Work to do:
**a)** Revise the passage on recipe photography from "Then they would" through "think in 2019.", swapping "digital camera" for "compact camera".
**b)** Put this sentence from the passage on recipe photography into Spanish: "Then we started taking our own photos in the beginning of 2018."

Supplied text:
I currently use an iPhone 11 Pro Max. I’ve been using that for, I think about a year now and my husband has just purchased the iPhone 12. So now when we do videos, we felt that one was not enough. You know what it’s like, you want to do the front angle and he wants to do the hands and pans. So his 12 is the one now that does my face in the videos. Then my 11 Pro Max is the one that’s attached to the tripod. But before that I was using just the iPhone7, but right back when I started Recipe This, I was under the opinion like everybody else, that you have to have top-notch photography, otherwise nobody’s ever going to be interested in your recipes. Well, I did that. I hired someone to take photos for me. I would show them my recipe, give them the details.

Then they would produce the photos for me. I found out later that they were just actually using stock photos. So I have a massive bunch of stock photos on my site from when I started in 2015, through to the end of 2017, which is a real bummer. Then we started taking our own photos in the beginning of 2018. We started off like most people where we got ourselves a digital camera. I couldn’t tell you what it was. I just knew it was a Canon and my husband would take the photos and I just wanted to do the photos and they just didn’t feel right. I said to my husband, can we switch to the iPhone instead? Because the iPhone doesn’t take terrible pictures either. So we thought we’ll give that a go instead. We moved to using iPhones, I think in 2019.

Extracted information:

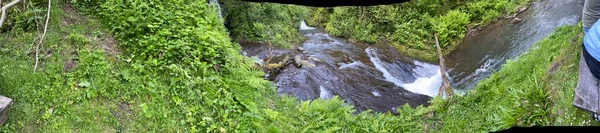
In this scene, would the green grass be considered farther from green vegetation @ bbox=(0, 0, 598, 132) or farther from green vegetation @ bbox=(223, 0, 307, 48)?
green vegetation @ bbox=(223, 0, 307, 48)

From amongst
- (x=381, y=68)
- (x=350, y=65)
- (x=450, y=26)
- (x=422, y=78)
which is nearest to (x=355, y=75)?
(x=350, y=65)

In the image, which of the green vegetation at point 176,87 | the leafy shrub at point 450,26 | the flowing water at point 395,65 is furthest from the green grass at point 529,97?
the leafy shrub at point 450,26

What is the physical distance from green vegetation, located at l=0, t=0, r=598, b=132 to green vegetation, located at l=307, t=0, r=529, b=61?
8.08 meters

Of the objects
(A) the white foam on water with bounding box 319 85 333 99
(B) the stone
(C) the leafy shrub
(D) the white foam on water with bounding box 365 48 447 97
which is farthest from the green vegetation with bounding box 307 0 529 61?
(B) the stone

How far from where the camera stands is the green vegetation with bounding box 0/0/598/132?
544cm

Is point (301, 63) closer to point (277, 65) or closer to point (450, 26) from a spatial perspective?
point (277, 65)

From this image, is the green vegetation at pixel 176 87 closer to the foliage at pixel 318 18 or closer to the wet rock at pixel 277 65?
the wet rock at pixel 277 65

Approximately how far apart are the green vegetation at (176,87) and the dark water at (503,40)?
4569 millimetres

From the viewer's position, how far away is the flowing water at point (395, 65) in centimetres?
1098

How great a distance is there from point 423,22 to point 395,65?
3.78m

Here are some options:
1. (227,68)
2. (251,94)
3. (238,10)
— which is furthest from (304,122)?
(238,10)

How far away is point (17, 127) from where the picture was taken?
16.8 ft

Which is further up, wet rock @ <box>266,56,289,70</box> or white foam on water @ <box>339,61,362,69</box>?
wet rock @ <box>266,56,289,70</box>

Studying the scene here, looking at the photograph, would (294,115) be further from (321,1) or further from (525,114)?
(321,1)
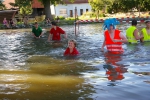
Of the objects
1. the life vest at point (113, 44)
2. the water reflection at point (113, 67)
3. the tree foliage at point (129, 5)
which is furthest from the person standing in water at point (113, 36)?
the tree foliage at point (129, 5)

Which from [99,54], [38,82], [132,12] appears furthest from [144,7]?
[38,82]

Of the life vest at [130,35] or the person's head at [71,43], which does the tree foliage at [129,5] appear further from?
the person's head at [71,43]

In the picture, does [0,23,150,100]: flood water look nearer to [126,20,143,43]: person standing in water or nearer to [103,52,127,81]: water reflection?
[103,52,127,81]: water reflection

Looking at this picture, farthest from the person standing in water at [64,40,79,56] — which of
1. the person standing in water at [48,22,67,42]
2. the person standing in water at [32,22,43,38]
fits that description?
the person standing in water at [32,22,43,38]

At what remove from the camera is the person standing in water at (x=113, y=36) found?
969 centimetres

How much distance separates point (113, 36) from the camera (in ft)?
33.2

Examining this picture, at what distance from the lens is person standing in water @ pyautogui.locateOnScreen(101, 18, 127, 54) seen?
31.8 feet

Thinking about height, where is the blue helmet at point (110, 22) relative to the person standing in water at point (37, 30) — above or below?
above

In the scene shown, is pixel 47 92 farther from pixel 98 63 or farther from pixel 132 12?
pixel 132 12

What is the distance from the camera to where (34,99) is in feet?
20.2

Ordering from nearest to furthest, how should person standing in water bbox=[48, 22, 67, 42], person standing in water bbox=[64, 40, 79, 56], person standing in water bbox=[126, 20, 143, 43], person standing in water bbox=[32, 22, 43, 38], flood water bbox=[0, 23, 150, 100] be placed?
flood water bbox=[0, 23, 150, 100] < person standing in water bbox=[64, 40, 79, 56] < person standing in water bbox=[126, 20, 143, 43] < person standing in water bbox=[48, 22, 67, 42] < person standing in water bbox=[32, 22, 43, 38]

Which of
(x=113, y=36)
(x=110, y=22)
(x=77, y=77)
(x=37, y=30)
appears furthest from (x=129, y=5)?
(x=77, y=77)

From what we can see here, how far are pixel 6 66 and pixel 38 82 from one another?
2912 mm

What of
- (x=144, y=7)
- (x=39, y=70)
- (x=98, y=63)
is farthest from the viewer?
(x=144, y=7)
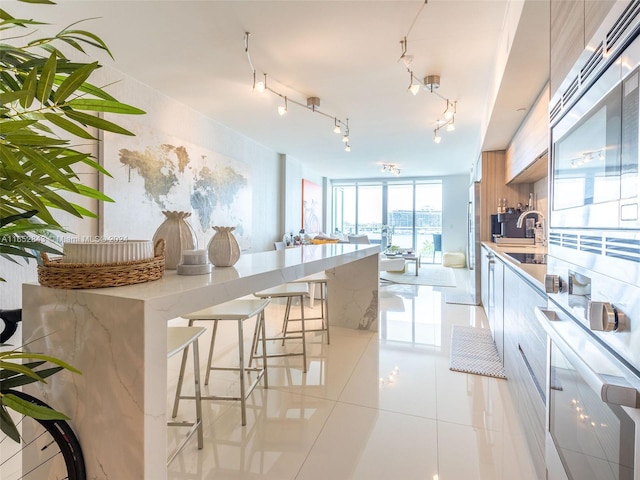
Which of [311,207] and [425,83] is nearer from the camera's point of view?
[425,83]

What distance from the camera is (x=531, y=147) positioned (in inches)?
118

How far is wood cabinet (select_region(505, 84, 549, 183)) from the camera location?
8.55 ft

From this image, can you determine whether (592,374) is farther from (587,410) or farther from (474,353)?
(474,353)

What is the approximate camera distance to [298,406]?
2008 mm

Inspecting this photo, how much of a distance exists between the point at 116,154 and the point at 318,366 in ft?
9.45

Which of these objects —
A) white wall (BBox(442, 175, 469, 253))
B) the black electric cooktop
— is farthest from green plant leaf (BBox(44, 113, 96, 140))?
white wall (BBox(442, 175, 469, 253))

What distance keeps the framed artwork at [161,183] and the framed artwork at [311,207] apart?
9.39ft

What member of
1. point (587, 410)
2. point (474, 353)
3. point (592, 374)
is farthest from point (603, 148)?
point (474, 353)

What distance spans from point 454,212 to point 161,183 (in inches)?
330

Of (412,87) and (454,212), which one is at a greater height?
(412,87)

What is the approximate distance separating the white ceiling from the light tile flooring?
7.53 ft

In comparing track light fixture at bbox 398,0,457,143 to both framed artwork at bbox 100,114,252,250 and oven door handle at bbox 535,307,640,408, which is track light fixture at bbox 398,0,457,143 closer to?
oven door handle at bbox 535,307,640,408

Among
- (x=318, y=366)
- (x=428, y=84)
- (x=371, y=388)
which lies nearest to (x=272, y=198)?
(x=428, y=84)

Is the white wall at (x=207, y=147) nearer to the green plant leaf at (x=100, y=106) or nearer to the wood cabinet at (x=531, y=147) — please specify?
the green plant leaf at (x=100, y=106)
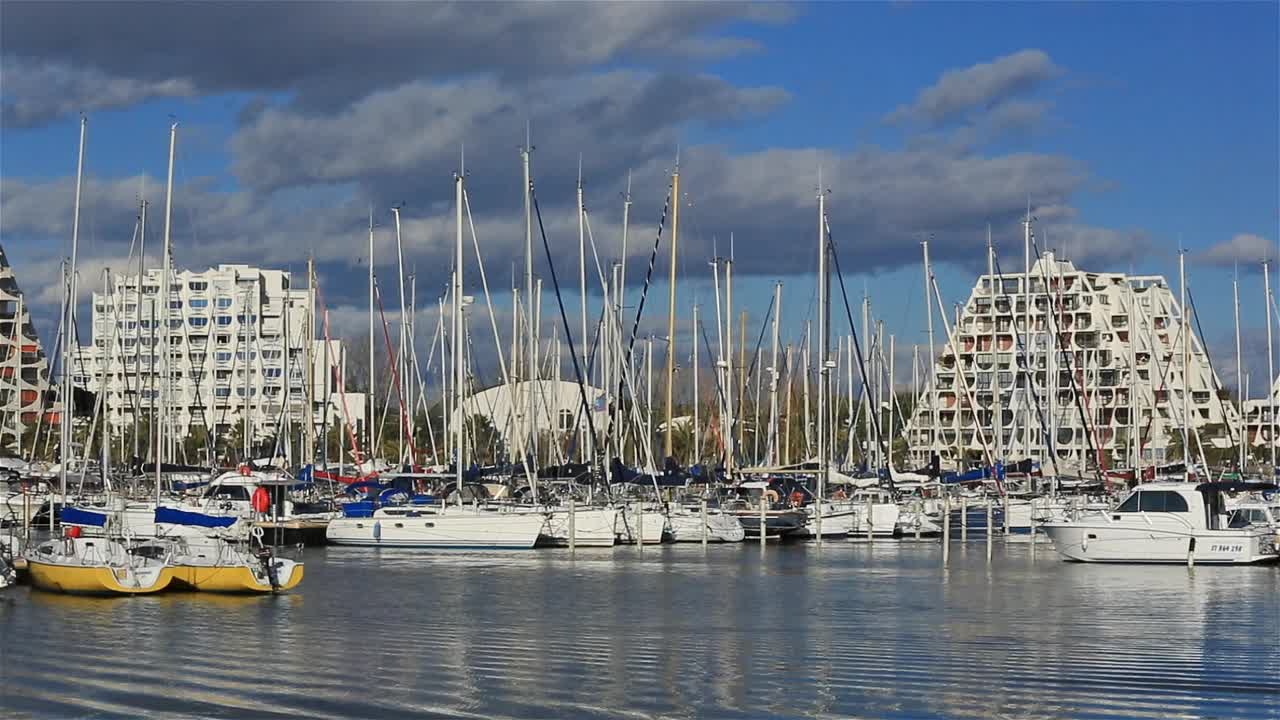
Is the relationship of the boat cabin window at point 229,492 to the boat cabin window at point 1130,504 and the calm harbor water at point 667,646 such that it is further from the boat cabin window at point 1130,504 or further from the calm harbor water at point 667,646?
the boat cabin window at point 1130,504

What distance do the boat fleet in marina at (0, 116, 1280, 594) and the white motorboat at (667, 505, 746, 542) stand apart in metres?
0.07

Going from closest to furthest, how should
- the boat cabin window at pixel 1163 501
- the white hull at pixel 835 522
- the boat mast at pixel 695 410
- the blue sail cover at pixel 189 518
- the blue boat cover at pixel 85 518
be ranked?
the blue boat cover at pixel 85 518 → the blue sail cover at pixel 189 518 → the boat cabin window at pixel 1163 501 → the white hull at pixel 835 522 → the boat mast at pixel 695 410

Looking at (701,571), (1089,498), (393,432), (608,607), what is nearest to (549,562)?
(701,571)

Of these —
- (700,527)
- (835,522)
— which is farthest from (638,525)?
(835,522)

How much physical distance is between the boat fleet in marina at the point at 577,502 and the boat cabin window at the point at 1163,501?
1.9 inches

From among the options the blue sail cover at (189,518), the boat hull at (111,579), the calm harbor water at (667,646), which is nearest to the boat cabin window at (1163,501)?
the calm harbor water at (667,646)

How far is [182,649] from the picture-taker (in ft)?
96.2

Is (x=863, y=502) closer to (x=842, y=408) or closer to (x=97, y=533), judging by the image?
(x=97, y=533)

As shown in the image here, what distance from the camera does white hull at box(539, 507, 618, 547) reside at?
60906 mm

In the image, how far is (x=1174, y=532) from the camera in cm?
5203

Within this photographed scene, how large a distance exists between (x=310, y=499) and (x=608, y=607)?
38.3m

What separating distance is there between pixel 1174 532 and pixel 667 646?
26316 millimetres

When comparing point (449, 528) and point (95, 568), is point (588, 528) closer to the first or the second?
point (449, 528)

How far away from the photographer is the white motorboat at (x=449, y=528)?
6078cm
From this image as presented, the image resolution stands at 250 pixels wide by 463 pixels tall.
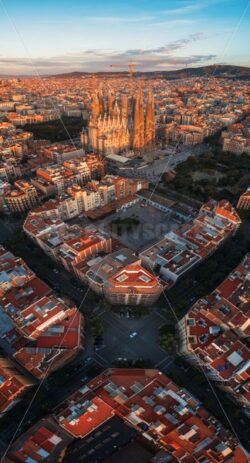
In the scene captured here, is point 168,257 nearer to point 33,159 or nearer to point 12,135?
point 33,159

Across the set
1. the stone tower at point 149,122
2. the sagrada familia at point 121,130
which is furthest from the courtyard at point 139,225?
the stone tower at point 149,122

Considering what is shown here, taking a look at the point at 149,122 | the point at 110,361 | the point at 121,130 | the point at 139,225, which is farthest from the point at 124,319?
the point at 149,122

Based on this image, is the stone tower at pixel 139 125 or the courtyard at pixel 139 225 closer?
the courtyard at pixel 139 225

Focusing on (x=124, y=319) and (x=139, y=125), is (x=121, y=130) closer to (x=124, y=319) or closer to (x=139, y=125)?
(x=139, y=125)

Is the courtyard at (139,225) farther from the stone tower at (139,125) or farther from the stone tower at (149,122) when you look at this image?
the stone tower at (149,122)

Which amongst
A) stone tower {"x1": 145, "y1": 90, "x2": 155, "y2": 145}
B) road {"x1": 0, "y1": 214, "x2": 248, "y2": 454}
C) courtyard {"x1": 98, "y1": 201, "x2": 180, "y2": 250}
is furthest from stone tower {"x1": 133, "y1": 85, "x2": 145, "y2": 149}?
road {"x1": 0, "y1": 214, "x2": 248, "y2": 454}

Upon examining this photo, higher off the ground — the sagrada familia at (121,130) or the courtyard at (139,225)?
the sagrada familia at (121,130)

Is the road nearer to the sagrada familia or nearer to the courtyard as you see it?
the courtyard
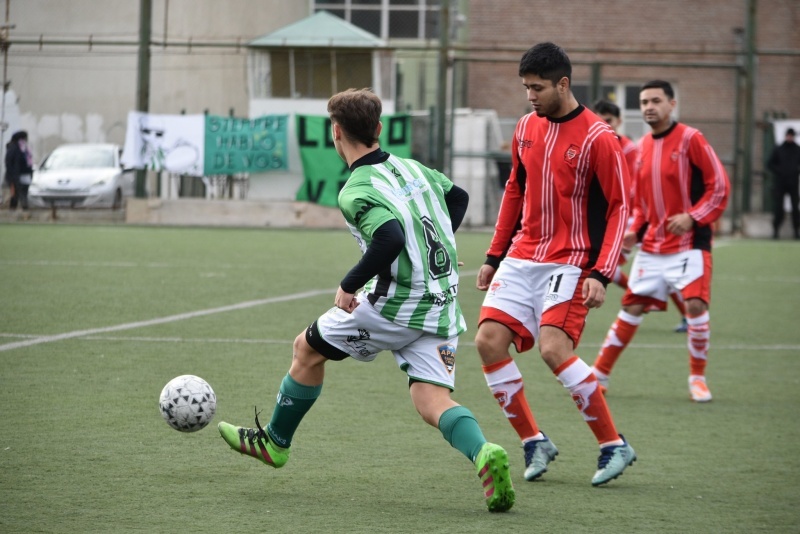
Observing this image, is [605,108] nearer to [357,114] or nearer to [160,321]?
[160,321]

Answers for this exercise:
**a)**
Then they would produce the photos for me. I found out later that they were just actually using stock photos. So I have a massive bunch of stock photos on my site from when I started in 2015, through to the end of 2017, which is a real bummer. Then we started taking our own photos in the beginning of 2018. We started off like most people where we got ourselves a compact camera. I couldn’t tell you what it was. I just knew it was a Canon and my husband would take the photos and I just wanted to do the photos and they just didn’t feel right. I said to my husband, can we switch to the iPhone instead? Because the iPhone doesn’t take terrible pictures either. So we thought we’ll give that a go instead. We moved to using iPhones, I think in 2019.

**b)** Luego empezamos a tomar nuestras propias fotos a principios de 2018.